From previous study [21], following main results were achieved, which are the basis for further new experiments in this current research work.

  • Correlation between network density and number of driver nodes: For this purpose, network densities and number of driver nodes in those networks are plotted against each other to see the increase/decrease in number of driver nodes with the increase/decrease in the densities of the networks.

  • Structural measures and density of driver nodes: In this step a comparison of structural measures like (Betweenness Centrality, Closeness Centrality, Nodes, Edges, Eigenvector Centrality and Clustering Coefficient) is presented with the density of number of driver nodes. Density of number of driver nodes is defined as total number of driver nodes divided by total number of nodes in the network.

In our proposed methods, we utilise driver nodes within the communities of networks for the influence spread using Linear Threshold Model. To make the driver nodes more influential, we propose different ranking mechanisms to see the number of nodes influenced after a certain time with a certain percentage of seed nodes in synthetic as well as real networks. The detail of network datasets has been presented in the later sections. We explain our method to select seed nodes from the communities in the next section.

3 Methodology

This work springs from the question, whether network control methods, in particular driver node selection, can be used to improve seed selection in influence models.

This prompts two possible approaches: (i) using driver nodes selected from the network as a whole, and (ii) using driver nodes selected at the community level as seeds. For all experiments, we used the Linear Threshold Model to model influence propagation. We used a set threshold of 0.5 for the network diffusion model. We have previously observed that a threshold value of at least 0.4 accelerates influence propagation [4].

3.1 Datasets Description

To enable comprehensive and robust testing of the proposed approaches, both generated and real-world social networks have been used. Following is a brief description of networks used in the experiments.

  1. 1.

    Generated Networks: we generated random, small-world and scale free networks from network size of (100, 200, 300, 400, 500) nodes. For each network size (from 100 to 500), we generated networks with increasing density, to the maximum density of 1. A total of 720 networks were generated [21].

  2. 2.

    Social Networks: we use 22 real-world social networks of varying size, the number of nodes and number of edges are presented in Table 2. The networks are available for download at SNAPFootnote 1.

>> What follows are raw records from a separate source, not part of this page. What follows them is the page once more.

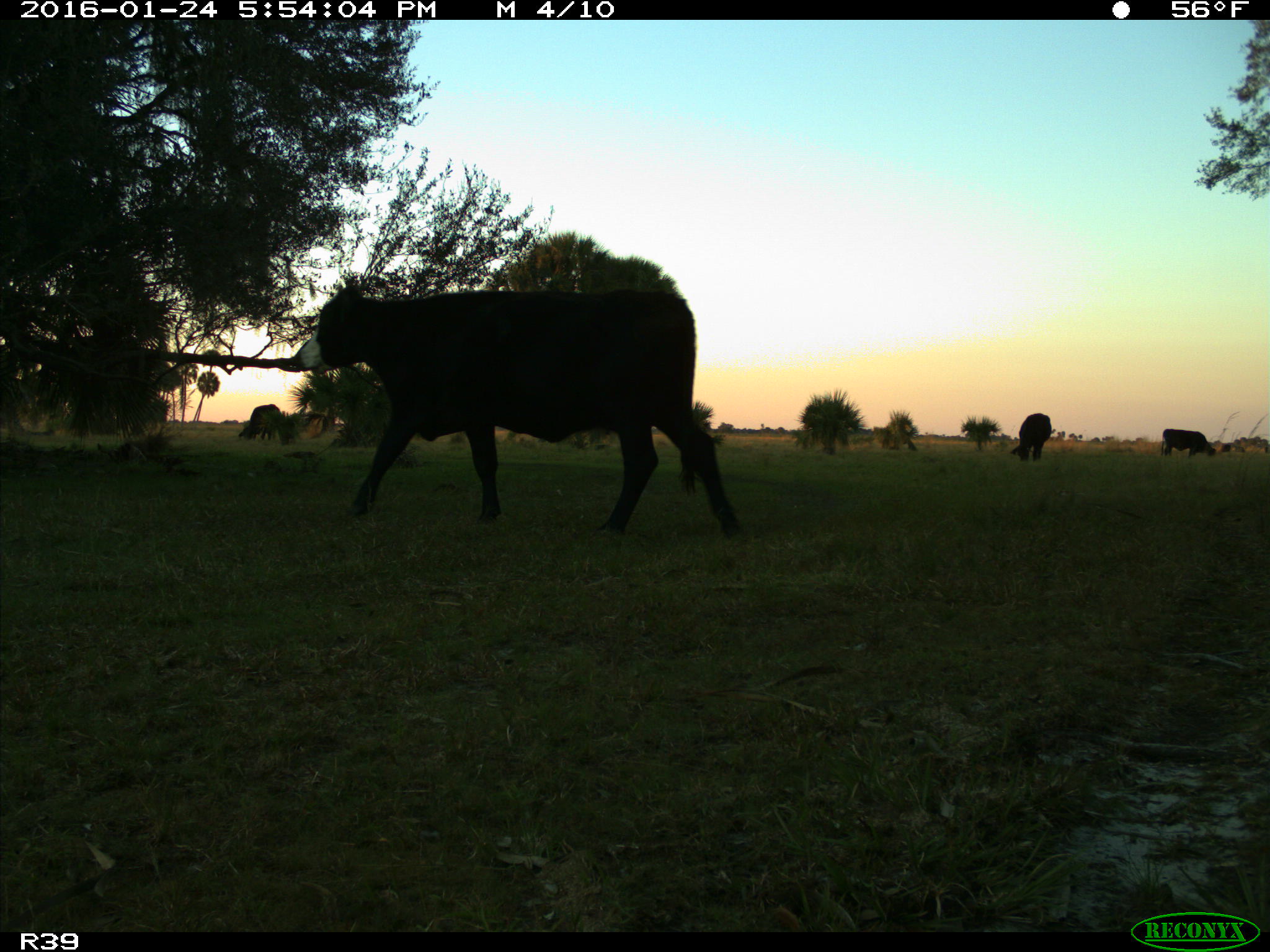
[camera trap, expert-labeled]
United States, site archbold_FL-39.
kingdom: Animalia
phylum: Chordata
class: Mammalia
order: Artiodactyla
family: Bovidae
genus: Bos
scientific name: Bos taurus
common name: domestic cow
Bos taurus (domestic cow).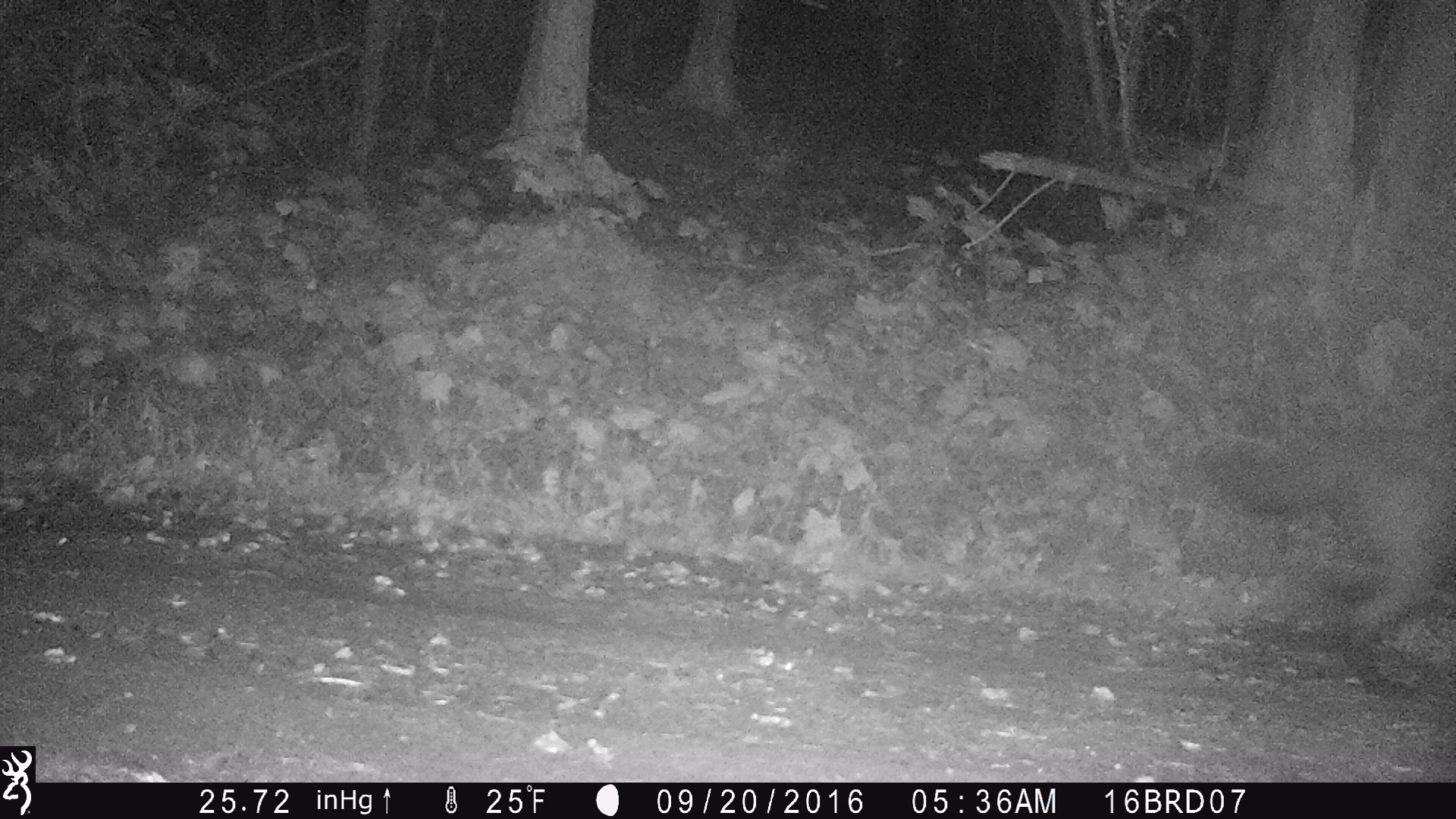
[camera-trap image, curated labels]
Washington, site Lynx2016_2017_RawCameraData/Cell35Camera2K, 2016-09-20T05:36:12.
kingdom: Animalia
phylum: Chordata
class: Mammalia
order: Carnivora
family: Canidae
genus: Canis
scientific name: Canis lupus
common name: gray wolf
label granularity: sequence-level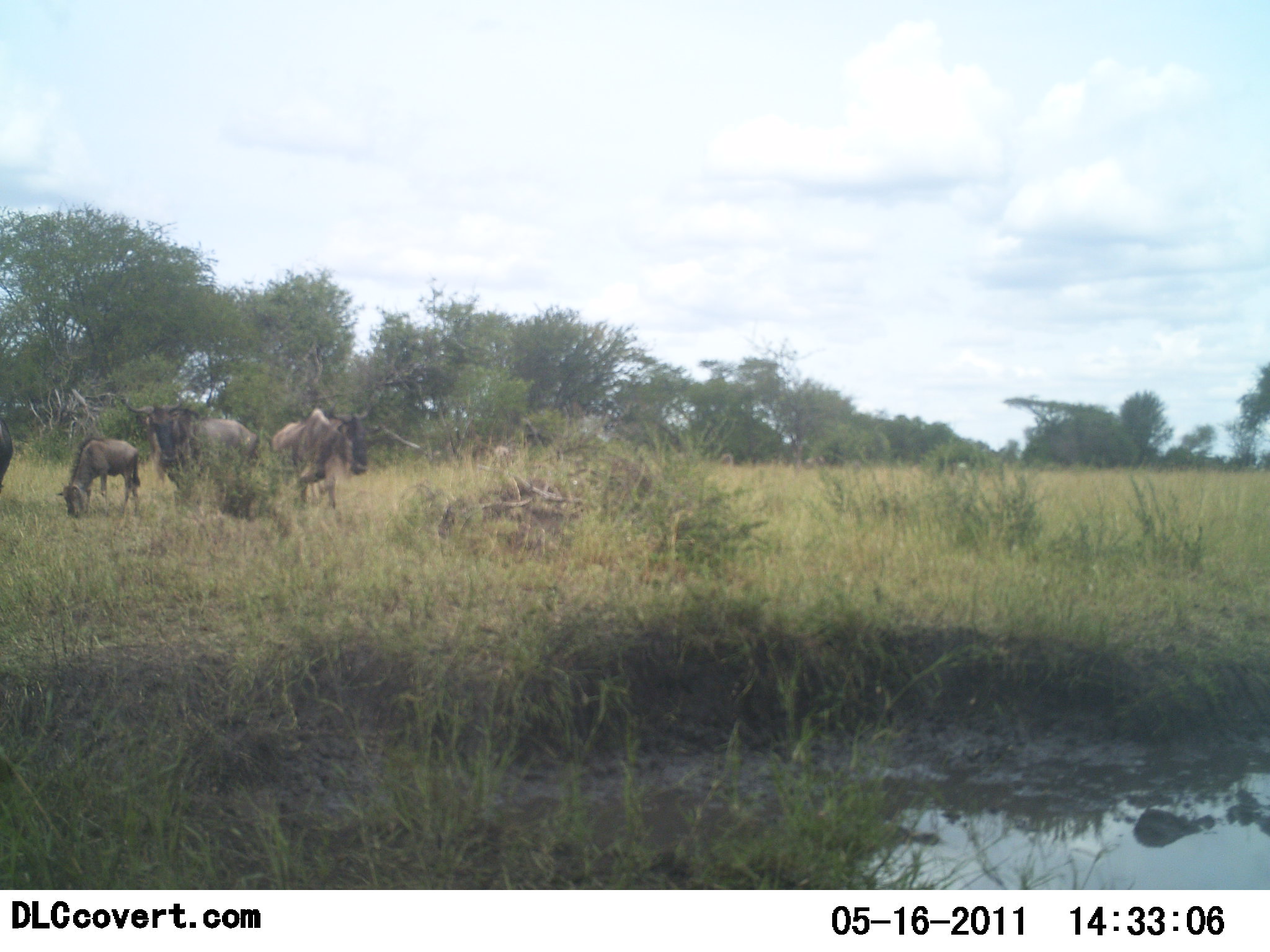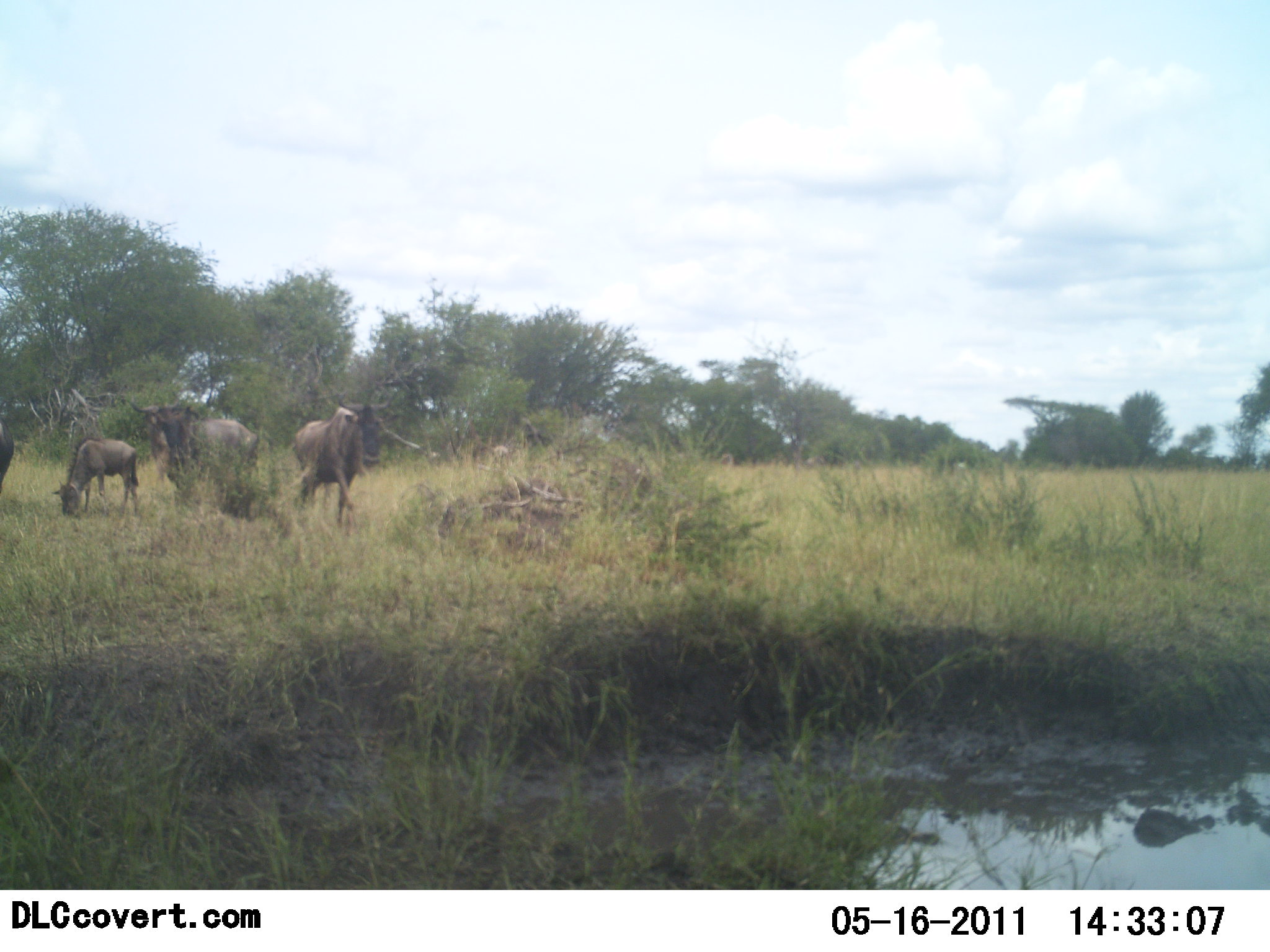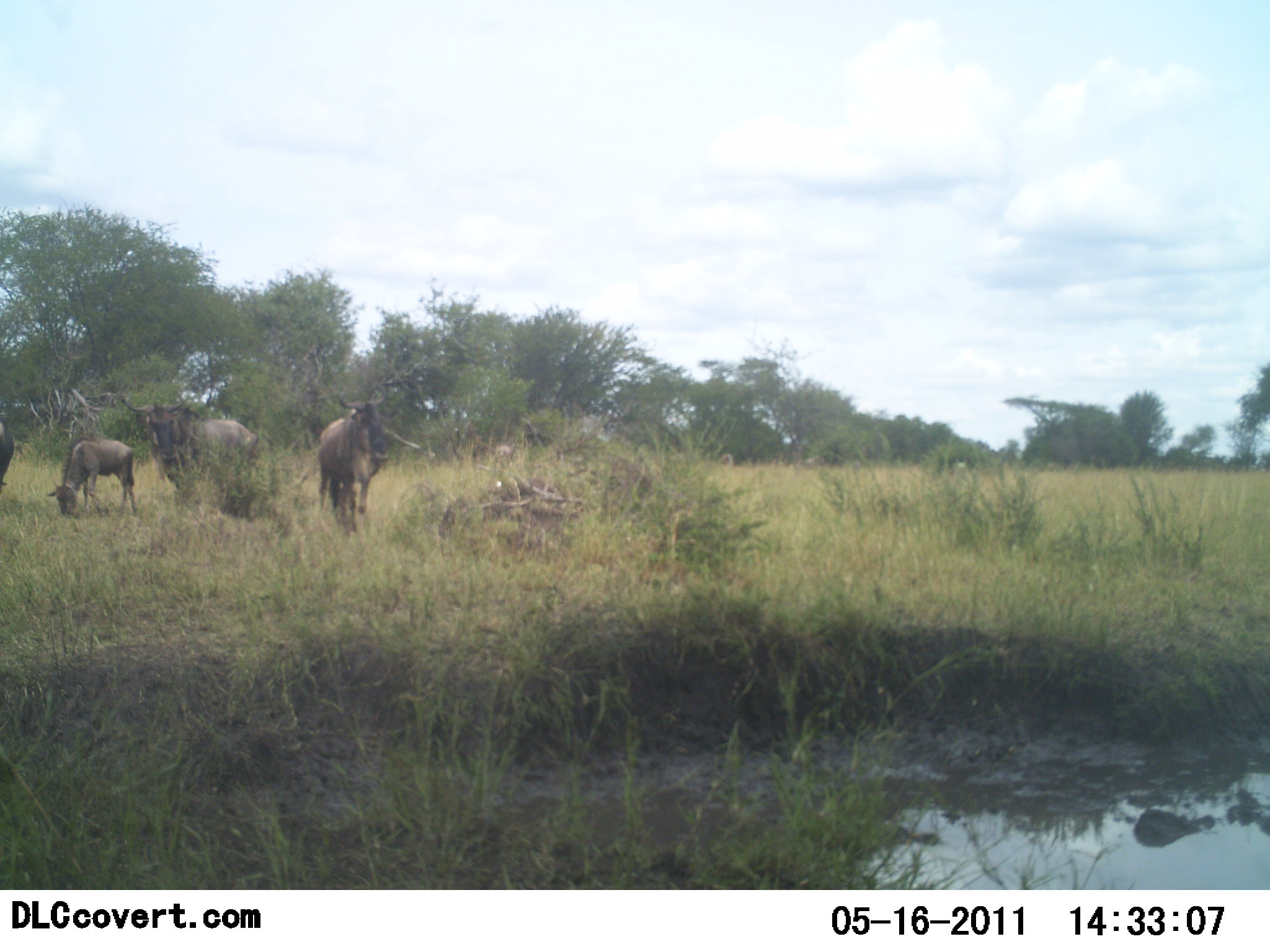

3.2 Influence Spread Using Global Driver Nodes as Seeds

The first experiment focuses on the seed selection process from the global perspective. Driver nodes are selected from the network as a whole, ranked, and finally used as seeds in the influence process. The below described approach has been proposed in [22]. As it outperforms other state-of-the art ranking methods, it serves in this study as a benchmark to show a difference between global- and local-level seed selection methods. The steps are as follows:

  1. 1.

    Minimum Dominating Set method [17] has been used to identify the number of driver nodes from the networks. More detail of this process can be found in [21]. DMS has been found by using greedy algorithm. At start, the dominating set is empty. Then in each iteration of the algorithm, a vertex is added to the set such that it covers the maximum number of previously uncovered vertices. Then, if more than one vertex fulfils this criteria, the vertex is added randomly among the set of nominated vertices [23].

  2. 2.

    We ranked the nodes using different ranking mechanisms. The goal was to achieve an efficient set of nodes as seeds that can achieve maximum or full influence more quickly. The ranking mechanisms used are: Random, Degree Centrality, Closeness Centrality, Betweenness Centrality, Kempe Ranking, Degree-Closeness-Betweenness. We tested various seed set sizes: 1%, 10%, 20%, 30%, 40% and 50% of all detected driver nodes ranked these methods. In each of the methods, the driver nodes are ranked based on the following measures:

    • In Random (Driver Random – DR) we ranked the driver nodes randomly.

    • In Degree seed selection (DD) we ranked the driver nodes based on their degree in descending order.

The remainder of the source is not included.